I was going to write a post today about my writing influences, tossing a salad of Annie Dillard and Atwood, a tangled pasta of Twain and Fitzgerald, spicy sides of Nabokov and Vonnegut, a shot of Cormac McCarthy, neat. But then I thought that sounded a mite pretentious, as though I could even carry the keyboards of those authors (or even tilt Twain’s first typesetting machine, one of his legacy of infernal investments). And who’s to say that I wasn’t just as influenced by the comic books I devoured (I wanted to name a pet after Mjolnir, Thor’s hammer), or the sports magazines that filled my mind with shimmering baseball diamonds and long fly balls caught after an impossible run?
Influences are a tricky thing. Of course I think you should steal freely the scent of another author’s writing, that ungraspable soupçon of ephemera that is clumsily dubbed “style.” That’s because you’ll catch your tongue in the literary rat trap if you try to directly steal the substance of another’s writing. Mumbling out inane imitations will be your sorry fate. Snagging some stylings is more subtle theft, like being able to mimic the way an author buttons her coat, rather than actually buying—and eek!—wearing the same clothes.
Blood as Influence
But thinking of influences made me think of other influences from way back: my parents. I have so much to be grateful for in having a mother who didn’t harangue me and my siblings about reading as a necessity, but instead, took so much pleasure in reading herself. You’ll develop a hunger for something in watching another eagerly eat it. There were always books around the house, and the relaxed sense that wiling away some hours nose-deep in a tome wasn’t a way to waste time but to explore it: books are time travels, the widest carpets of brilliant flowers on the steppes, a landowner’s cruel glance at the starveling slave, the wince from a princess as she turns her delicate ankle stepping from the liveried carriage. My mother welcomingly invited me into that parlor of pleasant musings and savage astonishments, and I haven’t looked back. And see my mother, nearly blind at 88, still reading for pleasure. Why? Because she enjoys the sound of the words in her head, the images, the story. I know; she taught me.

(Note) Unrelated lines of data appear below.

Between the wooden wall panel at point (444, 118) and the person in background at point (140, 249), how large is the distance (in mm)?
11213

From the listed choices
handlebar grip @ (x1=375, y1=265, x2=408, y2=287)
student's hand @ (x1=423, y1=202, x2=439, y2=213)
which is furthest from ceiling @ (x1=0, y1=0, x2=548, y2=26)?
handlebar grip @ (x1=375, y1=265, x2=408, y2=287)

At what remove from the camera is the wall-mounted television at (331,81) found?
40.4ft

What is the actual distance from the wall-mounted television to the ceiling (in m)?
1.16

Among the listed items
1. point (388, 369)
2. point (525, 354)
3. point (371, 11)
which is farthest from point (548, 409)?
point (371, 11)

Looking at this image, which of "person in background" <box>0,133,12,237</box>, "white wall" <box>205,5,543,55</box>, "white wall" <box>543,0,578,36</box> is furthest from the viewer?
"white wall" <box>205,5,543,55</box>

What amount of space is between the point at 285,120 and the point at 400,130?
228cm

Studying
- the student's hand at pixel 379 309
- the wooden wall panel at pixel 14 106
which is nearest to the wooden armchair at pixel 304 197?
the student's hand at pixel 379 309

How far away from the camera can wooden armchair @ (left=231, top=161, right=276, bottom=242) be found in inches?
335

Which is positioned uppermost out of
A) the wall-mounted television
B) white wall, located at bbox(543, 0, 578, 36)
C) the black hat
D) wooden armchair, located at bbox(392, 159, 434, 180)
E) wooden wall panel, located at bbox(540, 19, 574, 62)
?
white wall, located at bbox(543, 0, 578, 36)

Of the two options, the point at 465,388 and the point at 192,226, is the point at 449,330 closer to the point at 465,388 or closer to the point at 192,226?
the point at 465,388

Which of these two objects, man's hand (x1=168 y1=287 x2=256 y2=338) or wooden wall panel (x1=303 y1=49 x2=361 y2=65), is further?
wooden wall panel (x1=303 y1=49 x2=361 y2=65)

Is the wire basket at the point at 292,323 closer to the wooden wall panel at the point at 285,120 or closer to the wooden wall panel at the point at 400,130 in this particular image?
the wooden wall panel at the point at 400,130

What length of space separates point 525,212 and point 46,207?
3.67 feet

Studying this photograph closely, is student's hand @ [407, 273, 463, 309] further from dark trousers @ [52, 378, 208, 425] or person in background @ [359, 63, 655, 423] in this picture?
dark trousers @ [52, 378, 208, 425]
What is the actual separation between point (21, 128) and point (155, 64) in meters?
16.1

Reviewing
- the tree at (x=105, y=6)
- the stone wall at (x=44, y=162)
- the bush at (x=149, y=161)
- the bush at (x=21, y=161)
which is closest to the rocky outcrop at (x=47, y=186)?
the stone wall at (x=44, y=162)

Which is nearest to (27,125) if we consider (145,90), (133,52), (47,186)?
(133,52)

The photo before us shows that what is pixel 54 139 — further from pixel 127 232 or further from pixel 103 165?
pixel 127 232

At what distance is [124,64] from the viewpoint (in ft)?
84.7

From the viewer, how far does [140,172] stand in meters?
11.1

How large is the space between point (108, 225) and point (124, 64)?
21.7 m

My father wasn’t a big reader, more inclined to the peppered nuggets of the newspaper than the seven-course meals of Russian novels, but again, I might never have been the reader, and thus the writer, that I am had he not schooled me in how to throw a baseball, how to shoot a basketball, things that impelled me to read biography after biography of my sports heroes (and to admire the tight turns-of-phrase of gifted sportswriters).

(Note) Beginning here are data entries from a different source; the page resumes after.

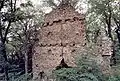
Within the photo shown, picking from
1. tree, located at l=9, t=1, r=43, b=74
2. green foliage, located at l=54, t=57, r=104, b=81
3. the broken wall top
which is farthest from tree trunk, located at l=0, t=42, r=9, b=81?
green foliage, located at l=54, t=57, r=104, b=81

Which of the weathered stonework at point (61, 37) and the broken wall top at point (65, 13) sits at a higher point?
the broken wall top at point (65, 13)

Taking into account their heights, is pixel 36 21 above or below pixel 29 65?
above

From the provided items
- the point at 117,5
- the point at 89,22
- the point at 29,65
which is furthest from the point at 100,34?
the point at 29,65

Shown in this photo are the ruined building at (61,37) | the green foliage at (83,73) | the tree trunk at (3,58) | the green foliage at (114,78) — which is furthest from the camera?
the tree trunk at (3,58)

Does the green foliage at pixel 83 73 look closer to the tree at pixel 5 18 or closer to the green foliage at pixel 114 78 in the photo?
the green foliage at pixel 114 78

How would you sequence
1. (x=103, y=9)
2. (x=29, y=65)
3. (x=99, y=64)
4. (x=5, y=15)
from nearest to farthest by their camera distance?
(x=99, y=64) < (x=5, y=15) < (x=29, y=65) < (x=103, y=9)

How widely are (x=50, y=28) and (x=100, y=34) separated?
13473 millimetres

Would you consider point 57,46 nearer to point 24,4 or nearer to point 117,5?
point 24,4

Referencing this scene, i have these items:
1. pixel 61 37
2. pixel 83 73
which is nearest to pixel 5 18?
pixel 61 37

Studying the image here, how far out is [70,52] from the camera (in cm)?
1207

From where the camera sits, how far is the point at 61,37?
1234 centimetres

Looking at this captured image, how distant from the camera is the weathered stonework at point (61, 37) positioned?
12094 mm

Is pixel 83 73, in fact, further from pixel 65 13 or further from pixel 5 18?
pixel 5 18

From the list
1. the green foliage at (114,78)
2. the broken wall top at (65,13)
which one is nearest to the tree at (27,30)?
the broken wall top at (65,13)
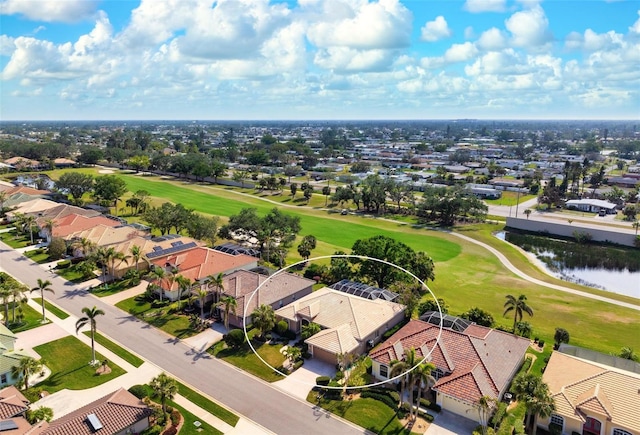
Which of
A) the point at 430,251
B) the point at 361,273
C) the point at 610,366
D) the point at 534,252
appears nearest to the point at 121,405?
the point at 361,273

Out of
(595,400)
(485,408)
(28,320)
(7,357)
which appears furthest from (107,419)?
(595,400)

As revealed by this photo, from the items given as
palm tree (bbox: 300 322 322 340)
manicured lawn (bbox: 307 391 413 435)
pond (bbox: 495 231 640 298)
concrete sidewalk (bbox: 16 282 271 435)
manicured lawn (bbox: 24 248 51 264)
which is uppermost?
palm tree (bbox: 300 322 322 340)

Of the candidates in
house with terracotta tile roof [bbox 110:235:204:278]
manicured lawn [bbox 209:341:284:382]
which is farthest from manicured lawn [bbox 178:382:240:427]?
house with terracotta tile roof [bbox 110:235:204:278]

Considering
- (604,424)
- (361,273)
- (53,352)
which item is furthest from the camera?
(361,273)

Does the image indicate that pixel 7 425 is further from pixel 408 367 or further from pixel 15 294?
pixel 408 367

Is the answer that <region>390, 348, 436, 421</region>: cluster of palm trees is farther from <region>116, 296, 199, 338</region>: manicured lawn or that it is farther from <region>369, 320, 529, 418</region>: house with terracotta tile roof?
<region>116, 296, 199, 338</region>: manicured lawn

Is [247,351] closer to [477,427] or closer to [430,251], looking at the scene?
[477,427]

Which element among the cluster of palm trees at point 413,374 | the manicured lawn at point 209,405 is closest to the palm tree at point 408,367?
the cluster of palm trees at point 413,374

I was struck recently, in watching my father slowly work to pull off the tinfoil cover of a yogurt cup, how we have some of the same traits. My father is 93, and richly caped in the folds of his Alzheimer’s, yet some crossbeams of character persist. He can still haltingly feed himself, and I watched in fascination as he was slowly spooning yogurt into his mouth. Eyes barely open, he noticed that the tinfoil lid that covered the cup was still attached, and he very s-l-o-w-l-y worked it off with his weakened hands. It took a while, and visible effort, but I could see the small satisfaction in his face when he succeeded in removing it from the cup.

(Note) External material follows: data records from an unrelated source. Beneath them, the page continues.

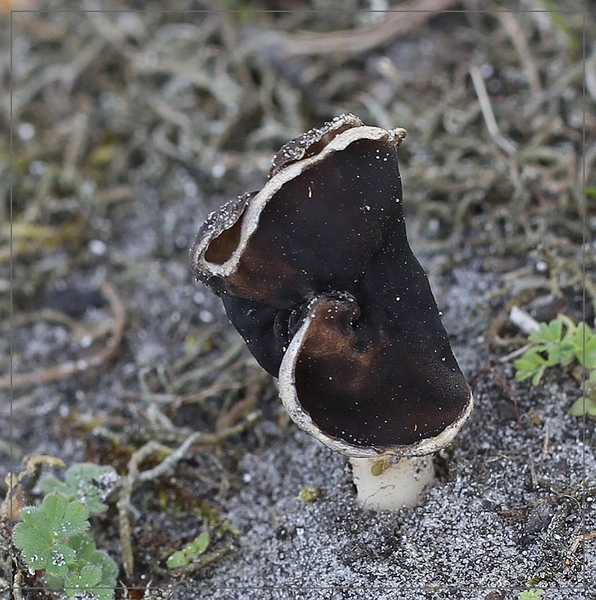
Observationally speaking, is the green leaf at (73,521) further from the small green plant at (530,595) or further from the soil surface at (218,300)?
the small green plant at (530,595)

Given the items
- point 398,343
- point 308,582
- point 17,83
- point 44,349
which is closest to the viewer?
point 398,343

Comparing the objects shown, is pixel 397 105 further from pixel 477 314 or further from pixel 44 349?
pixel 44 349

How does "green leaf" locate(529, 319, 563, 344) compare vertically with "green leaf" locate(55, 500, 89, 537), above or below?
above

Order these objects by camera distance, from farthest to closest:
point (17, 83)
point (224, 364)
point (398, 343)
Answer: point (17, 83) → point (224, 364) → point (398, 343)

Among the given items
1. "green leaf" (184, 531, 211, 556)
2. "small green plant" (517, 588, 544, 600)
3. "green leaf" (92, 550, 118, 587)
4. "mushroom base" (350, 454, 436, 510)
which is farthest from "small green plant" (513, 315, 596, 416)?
"green leaf" (92, 550, 118, 587)

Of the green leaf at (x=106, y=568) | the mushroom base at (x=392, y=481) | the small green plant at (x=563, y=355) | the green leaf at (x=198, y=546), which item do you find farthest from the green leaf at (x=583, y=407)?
the green leaf at (x=106, y=568)

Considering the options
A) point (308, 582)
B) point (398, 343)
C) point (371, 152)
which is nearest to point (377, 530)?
point (308, 582)

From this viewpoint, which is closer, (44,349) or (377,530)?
(377,530)

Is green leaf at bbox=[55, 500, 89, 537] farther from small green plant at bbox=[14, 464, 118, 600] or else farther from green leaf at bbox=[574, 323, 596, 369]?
green leaf at bbox=[574, 323, 596, 369]
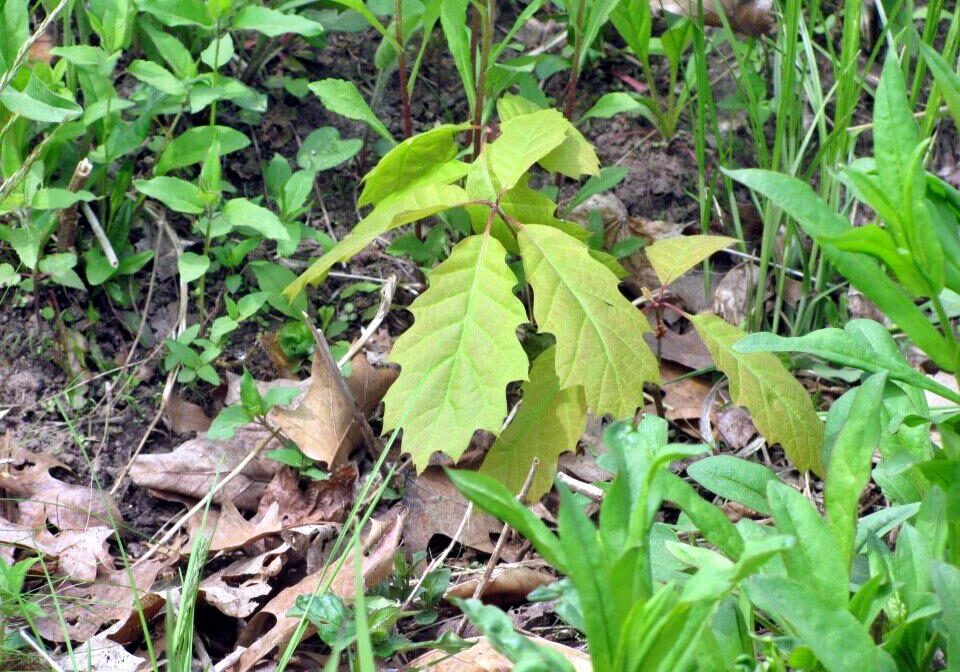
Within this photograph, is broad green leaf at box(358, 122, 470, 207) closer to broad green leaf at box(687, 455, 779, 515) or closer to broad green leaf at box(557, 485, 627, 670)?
broad green leaf at box(687, 455, 779, 515)

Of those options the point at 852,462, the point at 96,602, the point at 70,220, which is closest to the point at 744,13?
the point at 852,462

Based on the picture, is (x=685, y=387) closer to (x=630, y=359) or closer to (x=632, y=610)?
(x=630, y=359)

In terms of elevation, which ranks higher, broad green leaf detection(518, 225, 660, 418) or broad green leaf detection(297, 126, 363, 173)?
broad green leaf detection(297, 126, 363, 173)

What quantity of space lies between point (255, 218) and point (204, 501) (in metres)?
0.70

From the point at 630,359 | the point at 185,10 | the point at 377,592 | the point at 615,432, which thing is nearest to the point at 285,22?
the point at 185,10

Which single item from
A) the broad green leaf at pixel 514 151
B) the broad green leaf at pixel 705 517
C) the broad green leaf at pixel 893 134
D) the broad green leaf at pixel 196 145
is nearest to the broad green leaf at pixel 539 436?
the broad green leaf at pixel 514 151

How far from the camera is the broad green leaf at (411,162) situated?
7.13 feet

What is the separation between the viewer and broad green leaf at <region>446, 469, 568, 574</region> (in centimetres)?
121

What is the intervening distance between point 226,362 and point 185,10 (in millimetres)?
898

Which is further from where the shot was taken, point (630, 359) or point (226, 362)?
point (226, 362)

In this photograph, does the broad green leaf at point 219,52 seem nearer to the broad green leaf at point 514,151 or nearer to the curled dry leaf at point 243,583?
the broad green leaf at point 514,151

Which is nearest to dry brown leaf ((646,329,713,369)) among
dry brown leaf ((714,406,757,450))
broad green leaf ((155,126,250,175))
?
dry brown leaf ((714,406,757,450))

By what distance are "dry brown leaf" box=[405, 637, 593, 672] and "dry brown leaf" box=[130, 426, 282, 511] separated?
0.67 metres

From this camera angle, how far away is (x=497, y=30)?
308cm
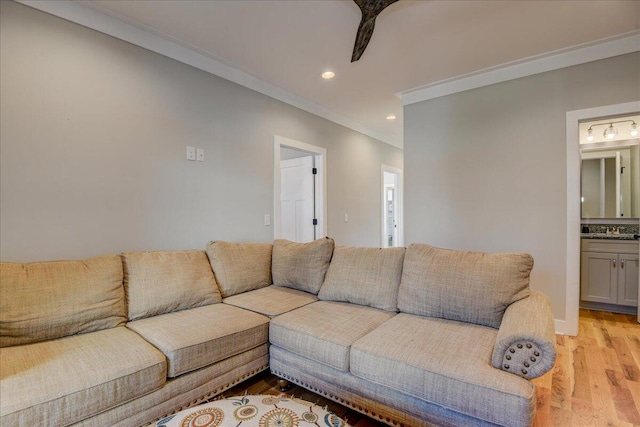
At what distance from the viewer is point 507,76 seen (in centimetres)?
297

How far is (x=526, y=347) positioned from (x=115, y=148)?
278 cm

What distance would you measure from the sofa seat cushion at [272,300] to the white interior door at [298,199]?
5.29 ft

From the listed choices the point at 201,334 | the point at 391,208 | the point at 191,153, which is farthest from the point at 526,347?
the point at 391,208

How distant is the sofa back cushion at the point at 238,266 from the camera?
243 cm

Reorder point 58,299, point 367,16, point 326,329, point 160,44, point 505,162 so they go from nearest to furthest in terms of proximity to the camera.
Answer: point 58,299 < point 326,329 < point 367,16 < point 160,44 < point 505,162

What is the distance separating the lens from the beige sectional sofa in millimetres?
1242

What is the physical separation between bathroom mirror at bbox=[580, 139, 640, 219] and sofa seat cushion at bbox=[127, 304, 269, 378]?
14.6ft

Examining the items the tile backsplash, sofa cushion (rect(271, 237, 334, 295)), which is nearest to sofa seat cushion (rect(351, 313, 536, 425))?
sofa cushion (rect(271, 237, 334, 295))

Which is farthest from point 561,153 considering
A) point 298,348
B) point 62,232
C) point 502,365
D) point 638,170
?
point 62,232

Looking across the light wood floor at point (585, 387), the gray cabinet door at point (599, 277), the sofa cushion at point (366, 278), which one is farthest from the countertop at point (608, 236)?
the sofa cushion at point (366, 278)

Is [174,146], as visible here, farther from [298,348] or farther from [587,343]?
[587,343]

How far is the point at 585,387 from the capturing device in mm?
1931

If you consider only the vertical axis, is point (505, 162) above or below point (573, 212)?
above

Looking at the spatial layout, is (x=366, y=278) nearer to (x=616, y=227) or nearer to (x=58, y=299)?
(x=58, y=299)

The Gene Pool of Picking Nits
That resonated with me, because I am a nitpicker, literally one who will spot the tiny bits of fluff on the carpet and bend to pick them up, and metaphorically so in my work as an editor, trying to manage errant (or arrogant) punctuation marks, making sure there aren’t two spaces when there should be one. Floating deeply in his condition, his language now restricted to short, sometimes muddy sentences, my father still notices some detail: “Why is that car door open?” in reference to a car parked outside, a reminder of my own fussiness about details. My father, editing the hanging lid, the out-of-place open car door. Writing, while ever the work of the lone temperament, in the interior of imagination’s house, always has an ear turned to hear the voices that populated the rooms in times past.
Whatever writing I do, my parents’ pulse beats along with mine.
Oh yeah, the picture: my parents, my siblings and me, approximately one thousand years ago. I’m the blond-haired punk, hoping against hope that I’ll get a cookie to take the pain out of this dreadful photo session. Those other kids are just troublemakers.